The study is based on the hypothesis that the SWAT watershed modeling can help identify the high priority areas with comparatively higher sediment yields, and that simulating BMPs on these areas can provide estimates of potential mitigation. According to the literature review, the SWAT model has been widely used in several studies to assess the effects of BMPs on sediments and NPS pollution in different parts of the world. There is still a need to implement the SWAT model under various climatic and geographic scenarios. The watersheds differ in their hydrological and physical characteristics, so the response to runoff and sediment transport varies as well. Implementing SWAT in various watersheds allows researchers to better understand the complex flow and transport mechanisms that occur under changing environmental conditions. In light of the preceding, this study aimed to fulfill the following objectives: (a) development of a watershed scale model, (b) calibration and validation of SWAT model for simulating flow and sediment load, (c) locating areas with comparatively higher sediment yield using calibrated and validated model (d) evaluation of the impacts of BMPs and their combinations on streamflow and sediment yields at watershed and sub-watershed levels to test the extent to which combining BMPs improves water quality as compared to using them individually.
4. Conclusions
This study was conducted in a watershed in northwestern Mississippi using a calibrated and validated SWAT model to simulate the runoff and sediment yield. The statistical indicators showed acceptable model performance in simulating the runoff and TSS load. LOADEST tool was used to interpolate continuous daily data of TSS load. Seven different structural BMP scenarios, GSS, GWW, VFS, and their combinations were implemented in the high priority areas within the watershed, and their impacts on flow and sediment yield reduction at both watershed and sub-watershed levels were documented.
The outcomes of the simulation revealed that all the selected BMPs had a substantial impact on sediment yield reduction and a 0 to less than 1% reduction in flow. The sediment yield reduction potential of different BMPs scenarios was variable, with the highest reduction in the case of a combination of all three BMPs. In the evaluation of individual BMPs, at both watershed and sub-watershed levels, GWW exhibited the highest sediment yield potential, followed by VFS, which explains their widespread use [
71]. The combination of GSS and GWW had the highest potential for reducing sediment yield when compared to other combinations of two BMPs. According to the results, combining all three BMPs is the most preferable.
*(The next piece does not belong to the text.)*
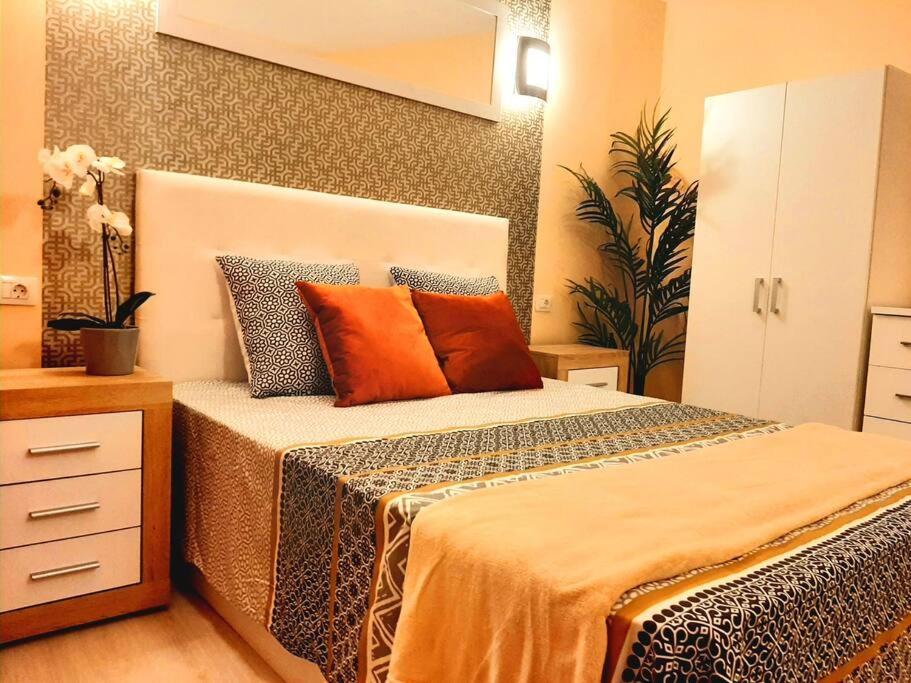 Modern Apartment In Las Americas, Lk520 With Pool Close To The Ocean Playa de las Americas  Eksteriør bilde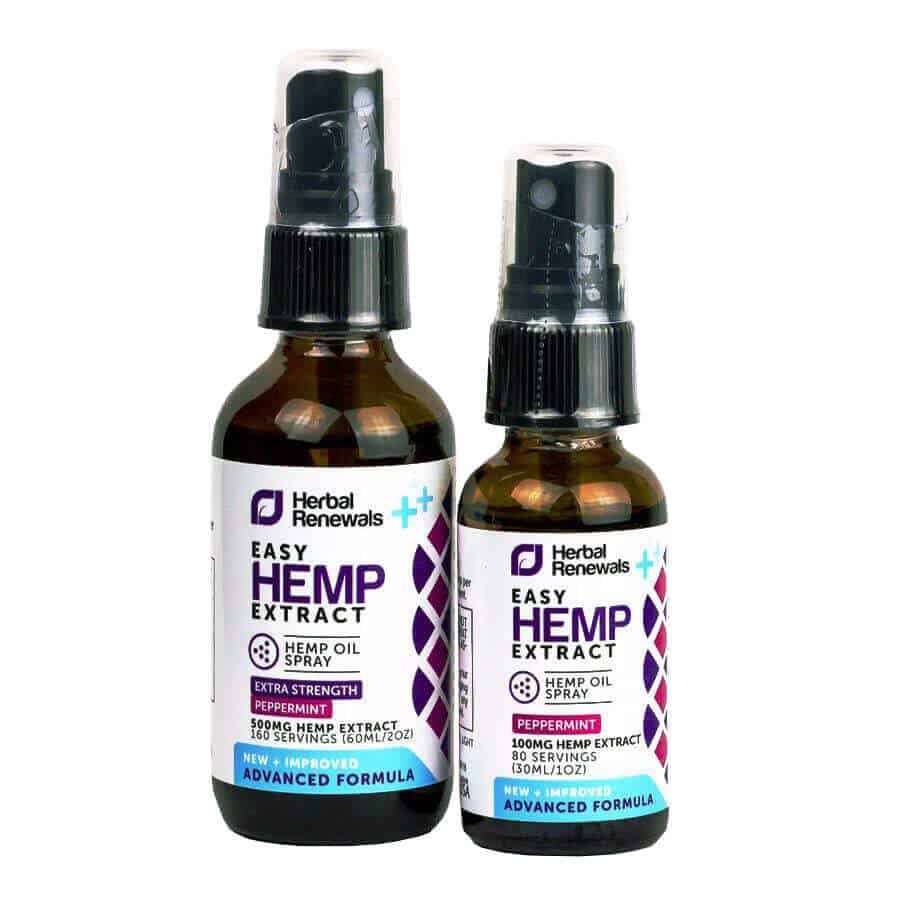 Eczema Cures - Hydrate With Hemp Seed Oil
However, in the event of budget limits, the combination of GSS and GWW could be utilized.
The findings of this study are beneficial to watershed managers as well as the scientific community. Watershed managers and decision-makers can make use of the information to help them choose appropriate BMPs and ensure sustainable watershed management. The findings of this work will aid modelers in successfully performing multisite SWAT calibration and validation using tools such as SWAT CUP and LOADEST.
It is worth noting that this study has not considered the costs, operation, maintenance, and life cycle of the BMPs. The technical efficacy of these approaches may be limited by local constraints such as geographic challenges, farmers’ acceptance, resources availability, economic expenses, and so on. Future studies could help to analyze the uncertainty and fill this gap in the execution of the proposed BMPs at a watershed scale.